Stored data Start Marker

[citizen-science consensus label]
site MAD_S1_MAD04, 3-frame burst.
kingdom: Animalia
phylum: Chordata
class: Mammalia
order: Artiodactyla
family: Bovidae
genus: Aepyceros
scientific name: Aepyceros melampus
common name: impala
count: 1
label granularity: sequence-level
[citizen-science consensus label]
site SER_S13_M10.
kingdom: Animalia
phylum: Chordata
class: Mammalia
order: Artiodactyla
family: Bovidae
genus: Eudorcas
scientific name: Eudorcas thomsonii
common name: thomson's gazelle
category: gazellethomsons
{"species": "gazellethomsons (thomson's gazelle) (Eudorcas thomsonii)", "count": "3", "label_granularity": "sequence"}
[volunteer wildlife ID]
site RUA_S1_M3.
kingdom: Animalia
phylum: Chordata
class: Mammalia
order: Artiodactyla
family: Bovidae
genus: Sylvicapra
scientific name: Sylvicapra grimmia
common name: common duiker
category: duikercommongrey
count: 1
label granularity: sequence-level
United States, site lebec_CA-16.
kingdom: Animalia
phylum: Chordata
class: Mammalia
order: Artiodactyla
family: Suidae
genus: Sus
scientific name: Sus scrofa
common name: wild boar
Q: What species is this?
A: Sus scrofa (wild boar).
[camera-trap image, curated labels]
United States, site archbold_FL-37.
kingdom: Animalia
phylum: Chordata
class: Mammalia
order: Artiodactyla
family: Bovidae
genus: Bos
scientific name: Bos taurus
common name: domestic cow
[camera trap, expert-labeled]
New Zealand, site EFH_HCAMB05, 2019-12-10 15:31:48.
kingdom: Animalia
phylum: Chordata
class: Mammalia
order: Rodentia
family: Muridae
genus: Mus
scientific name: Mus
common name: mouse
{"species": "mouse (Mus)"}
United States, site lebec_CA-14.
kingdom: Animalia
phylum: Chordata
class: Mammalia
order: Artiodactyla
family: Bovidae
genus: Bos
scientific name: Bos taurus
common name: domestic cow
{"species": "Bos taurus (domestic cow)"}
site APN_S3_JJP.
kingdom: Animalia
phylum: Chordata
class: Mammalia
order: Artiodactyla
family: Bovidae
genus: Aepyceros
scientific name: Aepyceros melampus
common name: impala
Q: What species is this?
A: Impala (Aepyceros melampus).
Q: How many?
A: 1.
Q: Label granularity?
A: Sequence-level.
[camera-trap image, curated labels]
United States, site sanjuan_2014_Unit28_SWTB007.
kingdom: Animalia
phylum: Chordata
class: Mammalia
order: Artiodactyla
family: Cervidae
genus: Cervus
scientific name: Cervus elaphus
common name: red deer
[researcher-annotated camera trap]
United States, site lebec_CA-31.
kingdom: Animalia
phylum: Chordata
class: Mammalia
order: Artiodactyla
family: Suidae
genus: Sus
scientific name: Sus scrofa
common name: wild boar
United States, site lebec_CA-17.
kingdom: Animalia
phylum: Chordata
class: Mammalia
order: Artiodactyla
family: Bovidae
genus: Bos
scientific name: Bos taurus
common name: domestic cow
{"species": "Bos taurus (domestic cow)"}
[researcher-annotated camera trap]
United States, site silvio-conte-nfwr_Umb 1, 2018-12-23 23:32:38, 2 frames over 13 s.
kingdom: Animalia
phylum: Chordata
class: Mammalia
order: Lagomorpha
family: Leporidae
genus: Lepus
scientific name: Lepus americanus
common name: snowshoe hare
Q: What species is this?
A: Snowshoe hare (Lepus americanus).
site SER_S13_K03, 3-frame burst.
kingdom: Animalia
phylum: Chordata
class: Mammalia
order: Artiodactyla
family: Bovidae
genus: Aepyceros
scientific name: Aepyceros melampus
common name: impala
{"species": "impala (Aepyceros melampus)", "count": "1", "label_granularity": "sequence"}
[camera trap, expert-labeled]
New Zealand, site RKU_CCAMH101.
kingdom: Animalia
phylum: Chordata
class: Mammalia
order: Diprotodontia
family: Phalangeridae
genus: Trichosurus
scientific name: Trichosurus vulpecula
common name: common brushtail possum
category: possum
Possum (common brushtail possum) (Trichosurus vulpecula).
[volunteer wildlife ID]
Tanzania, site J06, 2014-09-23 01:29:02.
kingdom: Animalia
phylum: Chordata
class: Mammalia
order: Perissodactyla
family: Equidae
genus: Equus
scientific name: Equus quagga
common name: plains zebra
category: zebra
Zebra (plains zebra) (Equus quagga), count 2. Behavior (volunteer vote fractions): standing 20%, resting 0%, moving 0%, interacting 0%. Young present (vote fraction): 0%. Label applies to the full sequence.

Stored data End Marker

Repeat the records exactly, including every line.

- **Solution to the exercise**
[citizen-science consensus label]
site MAD_S1_MAD04, 3-frame burst.
kingdom: Animalia
phylum: Chordata
class: Mammalia
order: Artiodactyla
family: Bovidae
genus: Aepyceros
scientific name: Aepyceros melampus
common name: impala
count: 1
label granularity: sequence-level
[citizen-science consensus label]
site SER_S13_M10.
kingdom: Animalia
phylum: Chordata
class: Mammalia
order: Artiodactyla
family: Bovidae
genus: Eudorcas
scientific name: Eudorcas thomsonii
common name: thomson's gazelle
category: gazellethomsons
{"species": "gazellethomsons (thomson's gazelle) (Eudorcas thomsonii)", "count": "3", "label_granularity": "sequence"}
[volunteer wildlife ID]
site RUA_S1_M3.
kingdom: Animalia
phylum: Chordata
class: Mammalia
order: Artiodactyla
family: Bovidae
genus: Sylvicapra
scientific name: Sylvicapra grimmia
common name: common duiker
category: duikercommongrey
count: 1
label granularity: sequence-level
United States, site lebec_CA-16.
kingdom: Animalia
phylum: Chordata
class: Mammalia
order: Artiodactyla
family: Suidae
genus: Sus
scientific name: Sus scrofa
common name: wild boar
Q: What species is this?
A: Sus scrofa (wild boar).
[camera-trap image, curated labels]
United States, site archbold_FL-37.
kingdom: Animalia
phylum: Chordata
class: Mammalia
order: Artiodactyla
family: Bovidae
genus: Bos
scientific name: Bos taurus
common name: domestic cow
[camera trap, expert-labeled]
New Zealand, site EFH_HCAMB05, 2019-12-10 15:31:48.
kingdom: Animalia
phylum: Chordata
class: Mammalia
order: Rodentia
family: Muridae
genus: Mus
scientific name: Mus
common name: mouse
{"species": "mouse (Mus)"}
United States, site lebec_CA-14.
kingdom: Animalia
phylum: Chordata
class: Mammalia
order: Artiodactyla
family: Bovidae
genus: Bos
scientific name: Bos taurus
common name: domestic cow
{"species": "Bos taurus (domestic cow)"}
site APN_S3_JJP.
kingdom: Animalia
phylum: Chordata
class: Mammalia
order: Artiodactyla
family: Bovidae
genus: Aepyceros
scientific name: Aepyceros melampus
common name: impala
Q: What species is this?
A: Impala (Aepyceros melampus).
Q: How many?
A: 1.
Q: Label granularity?
A: Sequence-level.
[camera-trap image, curated labels]
United States, site sanjuan_2014_Unit28_SWTB007.
kingdom: Animalia
phylum: Chordata
class: Mammalia
order: Artiodactyla
family: Cervidae
genus: Cervus
scientific name: Cervus elaphus
common name: red deer
[researcher-annotated camera trap]
United States, site lebec_CA-31.
kingdom: Animalia
phylum: Chordata
class: Mammalia
order: Artiodactyla
family: Suidae
genus: Sus
scientific name: Sus scrofa
common name: wild boar
United States, site lebec_CA-17.
kingdom: Animalia
phylum: Chordata
class: Mammalia
order: Artiodactyla
family: Bovidae
genus: Bos
scientific name: Bos taurus
common name: domestic cow
{"species": "Bos taurus (domestic cow)"}
[researcher-annotated camera trap]
United States, site silvio-conte-nfwr_Umb 1, 2018-12-23 23:32:38, 2 frames over 13 s.
kingdom: Animalia
phylum: Chordata
class: Mammalia
order: Lagomorpha
family: Leporidae
genus: Lepus
scientific name: Lepus americanus
common name: snowshoe hare
Q: What species is this?
A: Snowshoe hare (Lepus americanus).
site SER_S13_K03, 3-frame burst.
kingdom: Animalia
phylum: Chordata
class: Mammalia
order: Artiodactyla
family: Bovidae
genus: Aepyceros
scientific name: Aepyceros melampus
common name: impala
{"species": "impala (Aepyceros melampus)", "count": "1", "label_granularity": "sequence"}
[camera trap, expert-labeled]
New Zealand, site RKU_CCAMH101.
kingdom: Animalia
phylum: Chordata
class: Mammalia
order: Diprotodontia
family: Phalangeridae
genus: Trichosurus
scientific name: Trichosurus vulpecula
common name: common brushtail possum
category: possum
Possum (common brushtail possum) (Trichosurus vulpecula).
[volunteer wildlife ID]
Tanzania, site J06, 2014-09-23 01:29:02.
kingdom: Animalia
phylum: Chordata
class: Mammalia
order: Perissodactyla
family: Equidae
genus: Equus
scientific name: Equus quagga
common name: plains zebra
category: zebra
Zebra (plains zebra) (Equus quagga), count 2. Behavior (volunteer vote fractions): standing 20%, resting 0%, moving 0%, interacting 0%. Young present (vote fraction): 0%. Label applies to the full sequence.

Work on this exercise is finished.